* PROBLEM DESCRIPTION:
Which lines run from the line containing "order: Artiodactyla" through the end of the records below? Reproduce them exactly, and nothing else.
[[ DATA PROVIDED, beginning ]]
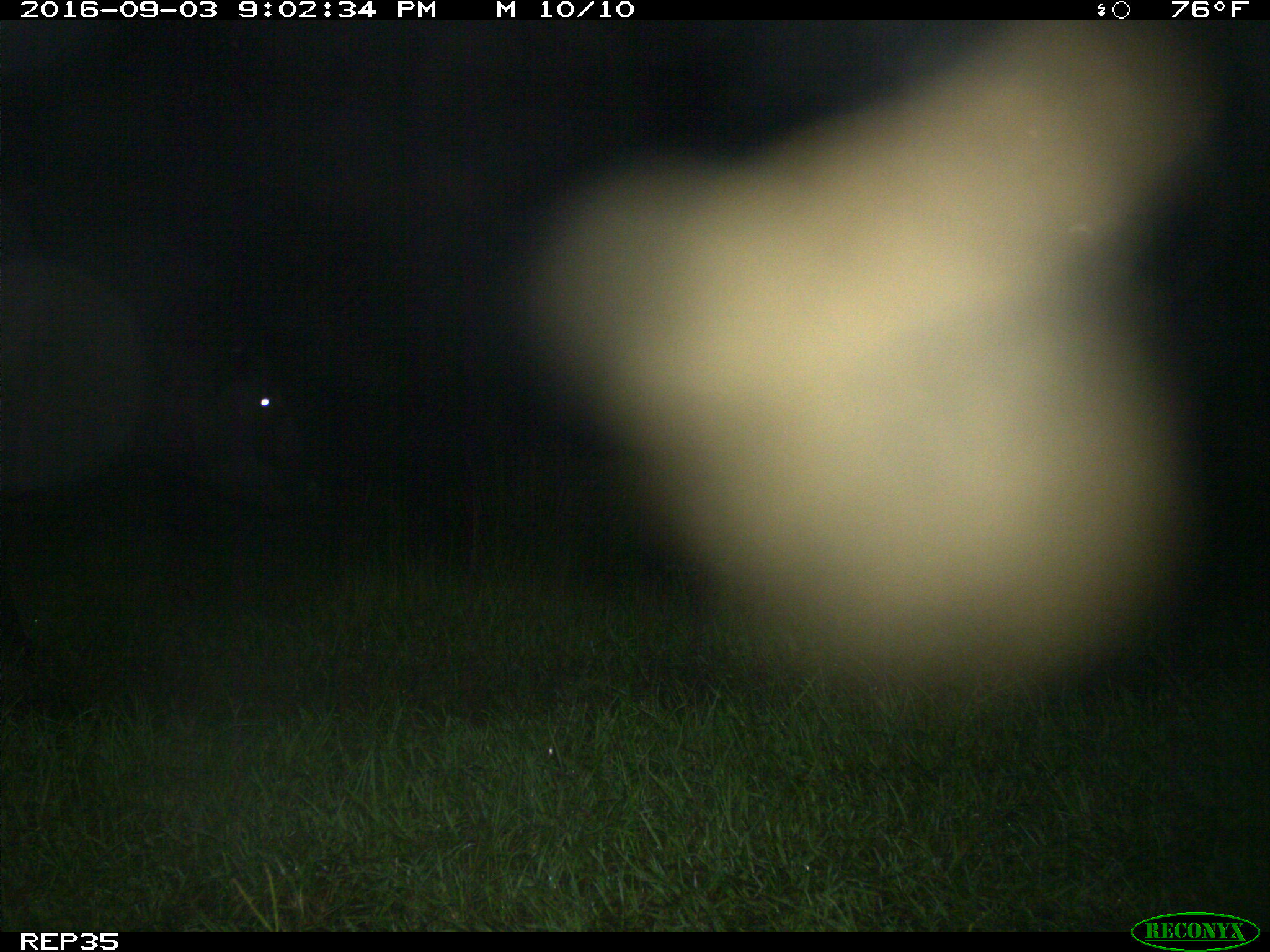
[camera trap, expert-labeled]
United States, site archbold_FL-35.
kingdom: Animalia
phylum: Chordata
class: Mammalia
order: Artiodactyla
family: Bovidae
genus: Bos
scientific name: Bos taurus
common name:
[[ DATA PROVIDED, end ]]
* WRITTEN ANSWER:
order: Artiodactyla
family: Bovidae
genus: Bos
scientific name: Bos taurus
common name:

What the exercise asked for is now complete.